¿Un policía de caminos o su majestad?

¿Un policía de caminos o su majestad?

Si eres mexicano y naciste en el siglo pasado, este seguro que te encuentras familiarizado con la figura de Pedro Infante, uno de los artistas rancheros más recordados de los últimos 60 años. La versión oficial dice que murió en un accidente aéreo a mediados de los años 50.Pese a eso, la gente siguió diciendo por décadas que sólo había sido un rumor y que “Pedrito” se había retirado de la farándula debido al cansancio y agotamiento que le causaban las jornadas en el set de grabación.

A donde quiero llegar es que del mismo modo en el que los mexicanos fincan sus mitos con elementos de ficción y realidad, también lo hacen los españoles a través de sus ya conocidísimas leyendas urbanas españolas.

Por ejemplo, existe gente en la península ibérica que asegura que fueron rescatados en la carretera por el mismísimo Rey de España. Así es, un suceso común es el que estoy a punto de contarte:

Imagina que vas transitando por la carretera y de repente escuchas un ruido proveniente de la parte inferior de tu vehículo. El volante se mueve un poco pero tú sigues, pues piensas que golpeaste algún desperfecto del asfalto.

Luego comienzas a sentir que la tracción no es la misma y decides detenerte para echar un vistazo. Bajas del carro y observas como el neumático trasero derecho se ha reventado.

**DATOS REGISTRADOS:**
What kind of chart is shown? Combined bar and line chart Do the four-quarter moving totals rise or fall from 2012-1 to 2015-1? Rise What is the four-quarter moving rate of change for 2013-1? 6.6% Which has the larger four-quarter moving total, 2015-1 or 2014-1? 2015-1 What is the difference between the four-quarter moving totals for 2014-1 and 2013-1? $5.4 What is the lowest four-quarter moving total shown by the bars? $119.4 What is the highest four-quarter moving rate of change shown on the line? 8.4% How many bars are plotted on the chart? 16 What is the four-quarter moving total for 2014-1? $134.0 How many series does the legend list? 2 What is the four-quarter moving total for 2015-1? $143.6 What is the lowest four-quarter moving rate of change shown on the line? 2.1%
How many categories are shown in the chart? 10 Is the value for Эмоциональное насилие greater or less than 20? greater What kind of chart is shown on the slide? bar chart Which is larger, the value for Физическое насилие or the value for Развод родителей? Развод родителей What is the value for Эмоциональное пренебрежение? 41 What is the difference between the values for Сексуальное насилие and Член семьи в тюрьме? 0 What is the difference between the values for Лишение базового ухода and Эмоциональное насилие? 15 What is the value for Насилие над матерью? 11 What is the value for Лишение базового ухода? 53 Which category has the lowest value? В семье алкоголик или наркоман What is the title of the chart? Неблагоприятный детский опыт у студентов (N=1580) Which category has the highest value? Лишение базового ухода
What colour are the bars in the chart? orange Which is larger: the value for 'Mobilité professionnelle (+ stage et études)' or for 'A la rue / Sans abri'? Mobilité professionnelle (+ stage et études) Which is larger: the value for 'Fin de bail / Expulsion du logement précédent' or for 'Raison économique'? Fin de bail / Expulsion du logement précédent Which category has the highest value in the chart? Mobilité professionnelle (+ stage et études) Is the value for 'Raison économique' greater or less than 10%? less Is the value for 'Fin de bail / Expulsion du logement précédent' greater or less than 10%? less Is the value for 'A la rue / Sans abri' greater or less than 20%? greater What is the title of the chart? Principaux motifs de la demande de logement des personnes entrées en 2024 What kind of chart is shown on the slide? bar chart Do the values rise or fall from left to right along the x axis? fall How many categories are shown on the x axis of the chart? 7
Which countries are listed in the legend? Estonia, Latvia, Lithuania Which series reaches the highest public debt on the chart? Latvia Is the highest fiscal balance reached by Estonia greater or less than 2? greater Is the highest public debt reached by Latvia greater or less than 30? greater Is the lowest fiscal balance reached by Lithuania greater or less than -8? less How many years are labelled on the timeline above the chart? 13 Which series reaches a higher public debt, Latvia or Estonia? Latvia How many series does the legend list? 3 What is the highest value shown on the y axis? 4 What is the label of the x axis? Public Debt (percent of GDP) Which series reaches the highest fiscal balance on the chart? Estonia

**SERIE DE EJERCICIOS:**
[a] Repite sin cambios el fragmento del texto sobre las leyendas urbanas que empieza con las palabras que contienen "A donde quiero" y termina con "desperfecto del asfalto.".
[b] Traduce al inglés esta oración del texto sobre las leyendas urbanas: "Bajas del carro y observas como el neumático trasero derecho se ha reventado."
[c] Prolonga el texto sobre las leyendas urbanas a partir de su última oración.
El material proviene de una fuente distinta a la del texto sobre las leyendas urbanas.

**RESPUESTAS:**
[a]
A donde quiero llegar es que del mismo modo en el que los mexicanos fincan sus mitos con elementos de ficción y realidad, también lo hacen los españoles a través de sus ya conocidísimas leyendas urbanas españolas.

Por ejemplo, existe gente en la península ibérica que asegura que fueron rescatados en la carretera por el mismísimo Rey de España. Así es, un suceso común es el que estoy a punto de contarte:

Imagina que vas transitando por la carretera y de repente escuchas un ruido proveniente de la parte inferior de tu vehículo. El volante se mueve un poco pero tú sigues, pues piensas que golpeaste algún desperfecto del asfalto.

[b] You get out of the car and see that the right rear tire has blown out.

[c]
Te agarras la cabeza con ambas manos, pues recuerdas que desde hace más de un semestre no llevas llanta de refacción en el maletero.

– ¿Y ahora qué voy hacer? Para colmo de males, mi móvil se ha quedado sin cobertura.

Cuando piensas que está todo perdido, un motociclista con uniforme de policía se acerca a ti a toda velocidad. El oficial desmonta rápidamente y te tranquiliza diciéndote que él puede arreglar el desperfecto con uno de los parches que trae en su chaqueta.

En cuestión de minutos, la rueda queda totalmente reparada e incluso da la impresión de que ha sido inflada nuevamente.

Le das las gracias al policía y este se quita el casco para verte a los ojos. En ese instante te percatas de que es su majestad quien fue en tu auxilio.

Veremos si ahora con la coronación de Felipe VI, estas historias siguen ocurriendo o tienen alguna variación.